On the Friday before the Sunday that we had arrived in Jeddah, they had beheaded four people outside the mosque, a block away from our hotel. All were foreigners and all executed on drug related charges. A long way from home, I couldn’t help wondering what would prevent somebody well connected from having something planted in our car or trailer. It would be so easy. If it happened, could we rely on a fair trial? As the days were passing, the tension was increasing and I was becoming more and more aware of the growing knot in my stomach. I knew we had to get out soon by whatever means we could.
Even though we aren’t always exposed to it and don’t always feel it, I think that fear and its avoidance plays a huge part in our everyday lives. While established protocol and behavioural norms may be vital for retaining a semblance of order in our lives and in society, they can also provide a means by which we avoid challenging ourselves and awakening the fear that naturally results when we do. Even when there is a clear moral imperative, countering the flow can sometimes take tremendous courage; Consider the soldier who witnesses an atrocity that is morally reprehensible. On the face of it, his decision to become a whistle-blower is a betrayal of the military code of unity and may even be seen as treason, but he realises that his silence makes him complicit and is a betrayal of a deeper morality. He knows that he will be called a pussy and be vilified by his fellow soldiers and citizens, but he also knows that as a human being his inaction will forever damn him. So he chooses to commit to a moral course that moves him in the direction of his own vulnerability. This for me is the essence of courage. It cannot exist in the absence of fear and is always a choice to act despite fear.

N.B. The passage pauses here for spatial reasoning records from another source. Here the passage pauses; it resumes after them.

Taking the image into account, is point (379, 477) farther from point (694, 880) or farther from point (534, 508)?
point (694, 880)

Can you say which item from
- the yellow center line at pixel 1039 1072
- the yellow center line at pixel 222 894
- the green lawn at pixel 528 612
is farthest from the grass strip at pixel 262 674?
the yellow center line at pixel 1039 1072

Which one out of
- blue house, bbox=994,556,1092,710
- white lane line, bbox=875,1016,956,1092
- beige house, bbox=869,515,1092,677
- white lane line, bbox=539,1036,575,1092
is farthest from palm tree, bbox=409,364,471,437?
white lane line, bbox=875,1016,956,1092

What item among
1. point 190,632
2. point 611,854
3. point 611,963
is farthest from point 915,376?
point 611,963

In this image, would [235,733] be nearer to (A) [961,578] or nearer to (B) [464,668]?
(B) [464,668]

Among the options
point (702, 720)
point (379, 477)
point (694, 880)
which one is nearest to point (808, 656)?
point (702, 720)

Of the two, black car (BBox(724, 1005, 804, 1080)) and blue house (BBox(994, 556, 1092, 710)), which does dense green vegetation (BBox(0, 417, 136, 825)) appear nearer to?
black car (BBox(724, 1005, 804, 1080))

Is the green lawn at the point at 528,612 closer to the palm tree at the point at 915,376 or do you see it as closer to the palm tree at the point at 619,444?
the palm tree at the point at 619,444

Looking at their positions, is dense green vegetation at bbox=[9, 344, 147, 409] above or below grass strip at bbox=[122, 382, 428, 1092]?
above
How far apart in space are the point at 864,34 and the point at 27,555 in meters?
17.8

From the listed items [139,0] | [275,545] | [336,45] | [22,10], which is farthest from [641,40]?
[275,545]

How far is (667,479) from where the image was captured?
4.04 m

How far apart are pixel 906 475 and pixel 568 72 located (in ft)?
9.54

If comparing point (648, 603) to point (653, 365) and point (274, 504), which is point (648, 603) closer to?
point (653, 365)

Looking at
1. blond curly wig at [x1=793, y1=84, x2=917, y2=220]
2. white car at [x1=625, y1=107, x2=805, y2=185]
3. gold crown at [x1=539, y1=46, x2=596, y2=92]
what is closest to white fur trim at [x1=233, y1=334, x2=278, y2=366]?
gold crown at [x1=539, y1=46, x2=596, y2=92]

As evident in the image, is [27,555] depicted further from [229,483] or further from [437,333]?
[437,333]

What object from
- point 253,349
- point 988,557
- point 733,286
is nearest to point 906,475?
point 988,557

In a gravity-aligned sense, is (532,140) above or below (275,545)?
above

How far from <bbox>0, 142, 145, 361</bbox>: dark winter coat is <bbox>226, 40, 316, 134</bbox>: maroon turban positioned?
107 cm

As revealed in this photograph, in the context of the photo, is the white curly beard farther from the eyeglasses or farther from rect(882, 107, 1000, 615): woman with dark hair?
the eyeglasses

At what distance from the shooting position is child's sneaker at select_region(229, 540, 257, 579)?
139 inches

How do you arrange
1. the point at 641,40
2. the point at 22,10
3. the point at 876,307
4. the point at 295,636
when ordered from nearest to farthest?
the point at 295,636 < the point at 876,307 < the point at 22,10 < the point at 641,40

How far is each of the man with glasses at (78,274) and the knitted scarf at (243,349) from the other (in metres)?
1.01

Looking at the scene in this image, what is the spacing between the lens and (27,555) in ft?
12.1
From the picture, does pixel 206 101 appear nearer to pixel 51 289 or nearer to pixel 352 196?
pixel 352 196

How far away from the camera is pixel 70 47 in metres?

Although this may be a dramatic example, I think that life offers each of us times at which we must choose to overcome our fears in order to honour the truth that’s written inside us. It could be a career that has become a dead end, or a relationship that’s no longer able to fulfill the way it once did. But there is comfort in the known and fear in the unknown and in disruption. Fear of rejection or failing at a new endeavour. Fear of disappointing or hurting others. Fear of being seen as a failure, or as insensitive or selfish. In reality though, we only have this one life and somehow we have to be true to ourselves, take it in both hands and live it for all it’s worth. To make it count. Life is just too short to force it or to fake it. It can be hard to let go of dreams that we might have invested our hearts and lives into, but if they no longer align with our internal compass, what choice do we really have? After all, if we are not true to ourselves, how can we possibly be true to others? Somehow, at times like this, we have to call on the strength within to help us overcome our fears and to change course, doing so with all due care while investing faith in the unknown and the uncertain, daunting and terrifying as it may be.
On this evening of this day, 16 years ago, we were on Al Rasheed, on route to Massawa. We had left Jeddah the previous day, leaving the car and trailer behind and trusting our Sudanese friends with the task of getting them to follow us to Eritrea. Although feeling torn and anxious in dispossession, I also felt happy that our time in the Middle East was finally over. As I stood by the railing of the ship and watched the phosphorescence dancing off the dolphins as they surfed the bow wave, I felt the rising of the African blood in my veins and the mounting excitement and anticipation of the journey ahead. I was going home at last.